"Boys will be boys" - a dangerous and harmful comment

"Boys will be boys" - a dangerous and harmful comment

This week, I was reminded how confidence sometimes looks nothing like a strut.
Sometimes it looks like a quiet conversation, shaky hands, and a voice that cracks halfway through.

A man used the line “boys will be boys” to excuse a man hassling a woman at a licensed venue.
Just a throwaway comment.
Except it isn't.

It was a reminder - that even now, in 2025, we’re still normalising harmful behaviour with tired old lines. That women are still expected to smile, stay quiet, and not make a scene.

I nearly did just that.

But something in me - the older, bolder, done-with-the-bullshit part - said no.

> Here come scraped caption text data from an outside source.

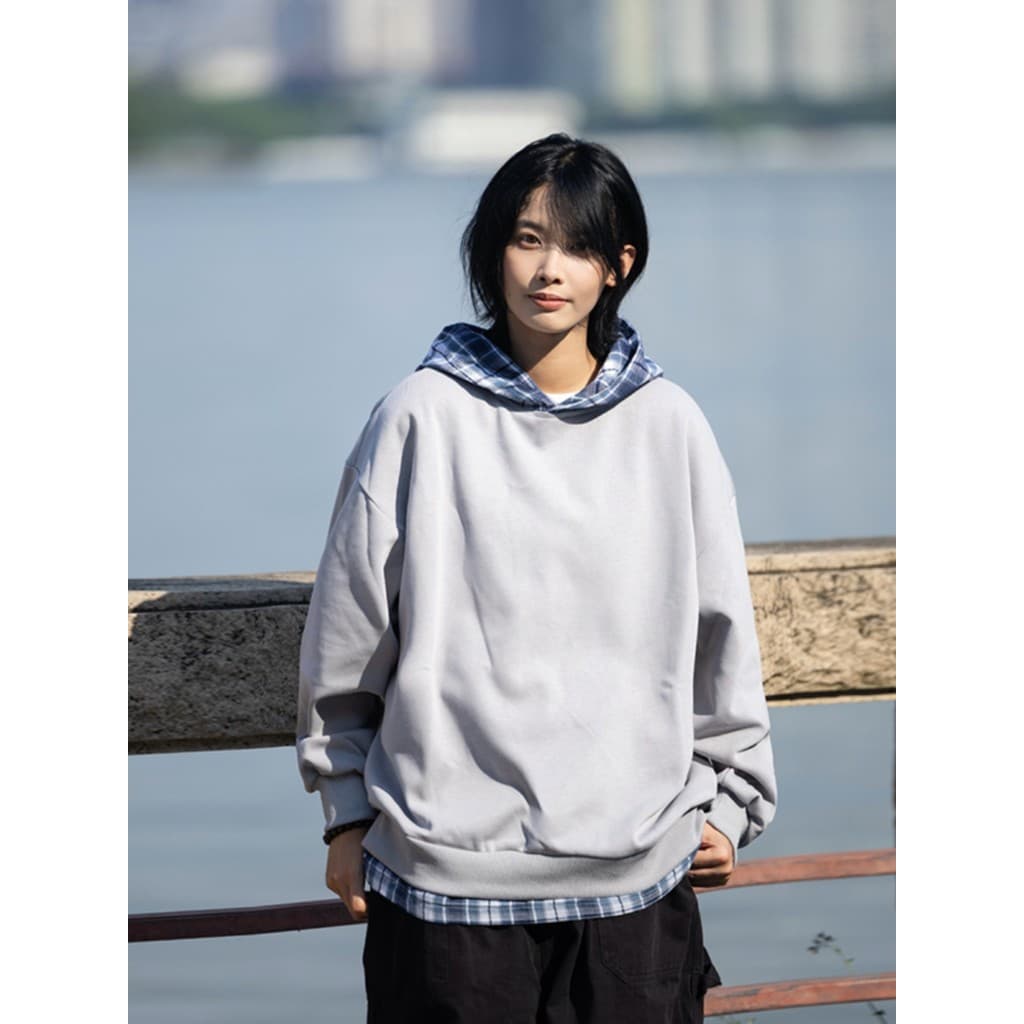 Primavera outono japonês Retro costura falso de duas peças xadrez com capuz moletom masculino feminino perfil solto simp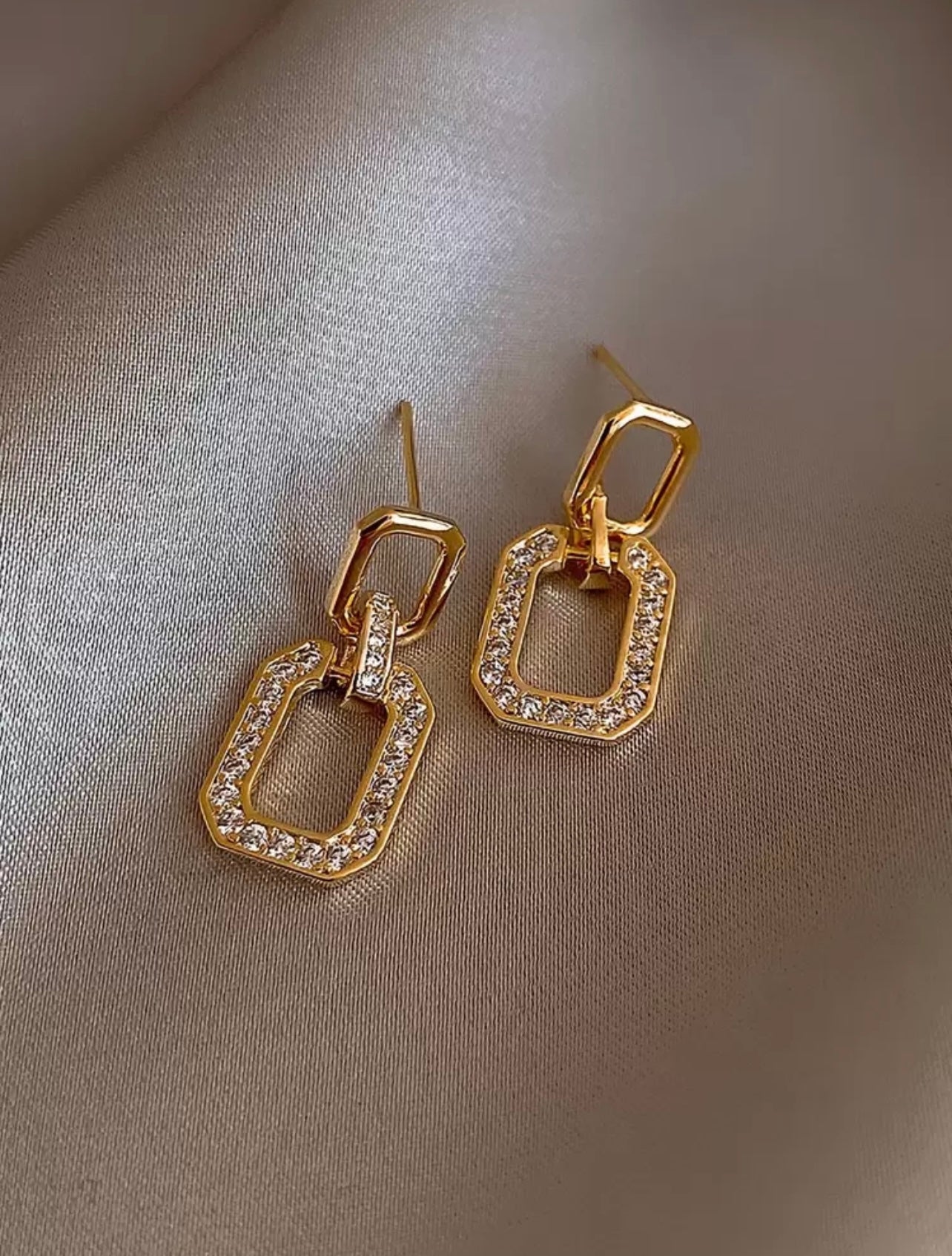 Dramatic Gold Rhinestone Geo Drop Earrings – Tarnish Resistant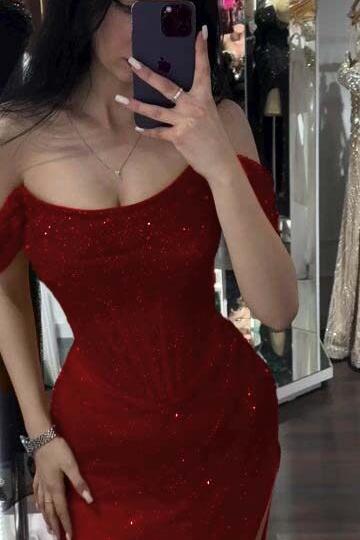 Sequined Off the Shoulder Sleeveless Long Evening Formal Dress With Split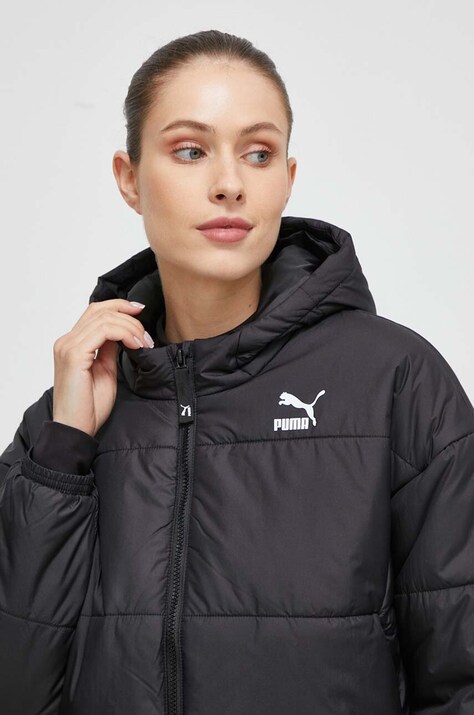Puma geacă femei, culoarea negru, de iarnă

I approached him privately afterwards, nervous as hell, and said, “As a man you may not realise how dangerous the "boys will be boys" comment is. It excuses aggression towards others, which is never ok .”

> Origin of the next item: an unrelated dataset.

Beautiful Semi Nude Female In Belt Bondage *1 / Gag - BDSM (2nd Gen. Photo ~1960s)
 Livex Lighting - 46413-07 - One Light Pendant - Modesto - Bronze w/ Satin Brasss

He tried to brush it off. But I didn’t let him. Even though it would have been way easier to. I came back to my point, and explained that this comment provides a permission slip for poor behaviour that is often directed at women - and minimises the impact this has on us. 

Because it matters. It always has. And for a long time we have been conditioned to accept this bullshit.

Confidence isn’t about being fearless. It’s about feeling afraid - and speaking up anyway.
That’s the kind of woman I want to be. That’s the kind of brand I’m building.

For women who’ve been told to shrink, smile, settle.
For those who picked themselves, even when it felt like no one else would.

For me, creating Luckies was about rebellion. A daily reminder that we deserve better - from your undies, and from the world.

Because we’re not girls who stay quiet anymore.
We’re women who say it, even when our voice shakes.